## AIM OF THE EXERCISE
Take the data below and extract the lines from the one with "genus: Porphyrio" to the one with "common name: cape buffalo", inclusive, exactly as written.

## DATASET EXTRACT
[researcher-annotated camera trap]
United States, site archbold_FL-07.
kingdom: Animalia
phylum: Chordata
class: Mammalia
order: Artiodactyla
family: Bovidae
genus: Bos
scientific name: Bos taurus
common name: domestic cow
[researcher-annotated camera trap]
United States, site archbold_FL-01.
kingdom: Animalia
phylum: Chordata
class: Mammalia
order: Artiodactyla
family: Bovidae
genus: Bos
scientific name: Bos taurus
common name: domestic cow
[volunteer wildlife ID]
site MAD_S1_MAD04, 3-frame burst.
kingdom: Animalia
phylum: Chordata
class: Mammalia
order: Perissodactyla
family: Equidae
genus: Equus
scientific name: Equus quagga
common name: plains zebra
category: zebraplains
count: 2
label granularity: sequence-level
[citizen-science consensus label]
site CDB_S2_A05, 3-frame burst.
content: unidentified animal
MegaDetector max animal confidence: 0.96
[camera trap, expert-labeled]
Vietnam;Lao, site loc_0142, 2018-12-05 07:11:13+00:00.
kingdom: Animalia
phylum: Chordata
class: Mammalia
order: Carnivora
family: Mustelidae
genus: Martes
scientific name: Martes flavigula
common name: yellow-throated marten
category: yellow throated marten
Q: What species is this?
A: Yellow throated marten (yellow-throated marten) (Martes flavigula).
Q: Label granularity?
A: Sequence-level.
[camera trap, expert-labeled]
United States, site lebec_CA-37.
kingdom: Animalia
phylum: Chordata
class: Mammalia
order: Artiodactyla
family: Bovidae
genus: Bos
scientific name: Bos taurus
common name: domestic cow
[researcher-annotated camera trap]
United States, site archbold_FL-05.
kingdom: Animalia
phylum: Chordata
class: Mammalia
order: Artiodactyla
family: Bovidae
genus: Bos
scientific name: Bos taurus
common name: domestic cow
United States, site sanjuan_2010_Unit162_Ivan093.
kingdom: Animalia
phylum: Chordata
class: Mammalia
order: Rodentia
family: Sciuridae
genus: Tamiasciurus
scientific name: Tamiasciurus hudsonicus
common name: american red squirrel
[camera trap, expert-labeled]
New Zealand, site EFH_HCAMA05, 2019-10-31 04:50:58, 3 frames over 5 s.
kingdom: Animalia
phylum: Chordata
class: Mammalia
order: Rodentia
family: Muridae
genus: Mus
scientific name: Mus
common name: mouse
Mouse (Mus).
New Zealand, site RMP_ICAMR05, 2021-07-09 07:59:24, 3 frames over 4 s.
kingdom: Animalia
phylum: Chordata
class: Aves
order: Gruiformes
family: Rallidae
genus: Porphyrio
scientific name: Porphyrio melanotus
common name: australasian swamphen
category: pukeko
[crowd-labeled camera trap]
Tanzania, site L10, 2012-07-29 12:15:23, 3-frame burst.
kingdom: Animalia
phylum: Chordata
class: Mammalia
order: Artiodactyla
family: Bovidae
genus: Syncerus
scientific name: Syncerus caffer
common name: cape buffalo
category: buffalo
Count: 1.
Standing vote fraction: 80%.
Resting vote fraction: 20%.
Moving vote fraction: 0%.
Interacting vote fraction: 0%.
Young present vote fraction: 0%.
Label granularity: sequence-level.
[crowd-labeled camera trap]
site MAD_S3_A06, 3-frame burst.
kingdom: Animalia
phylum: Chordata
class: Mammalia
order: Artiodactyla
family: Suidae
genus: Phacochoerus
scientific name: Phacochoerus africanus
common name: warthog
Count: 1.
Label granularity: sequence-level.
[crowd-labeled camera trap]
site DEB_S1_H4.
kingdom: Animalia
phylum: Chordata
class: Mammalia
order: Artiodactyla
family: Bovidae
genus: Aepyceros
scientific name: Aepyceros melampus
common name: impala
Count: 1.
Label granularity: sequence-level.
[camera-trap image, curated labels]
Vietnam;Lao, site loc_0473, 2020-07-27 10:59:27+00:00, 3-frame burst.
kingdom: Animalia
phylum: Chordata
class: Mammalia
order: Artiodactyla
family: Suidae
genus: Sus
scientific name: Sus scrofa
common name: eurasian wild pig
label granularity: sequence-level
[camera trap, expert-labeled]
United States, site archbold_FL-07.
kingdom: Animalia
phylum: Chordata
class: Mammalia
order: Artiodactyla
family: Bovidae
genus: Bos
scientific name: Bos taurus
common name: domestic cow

## RESPONSE BOX
genus: Porphyrio
scientific name: Porphyrio melanotus
common name: australasian swamphen
category: pukeko
[crowd-labeled camera trap]
Tanzania, site L10, 2012-07-29 12:15:23, 3-frame burst.
kingdom: Animalia
phylum: Chordata
class: Mammalia
order: Artiodactyla
family: Bovidae
genus: Syncerus
scientific name: Syncerus caffer
common name: cape buffalo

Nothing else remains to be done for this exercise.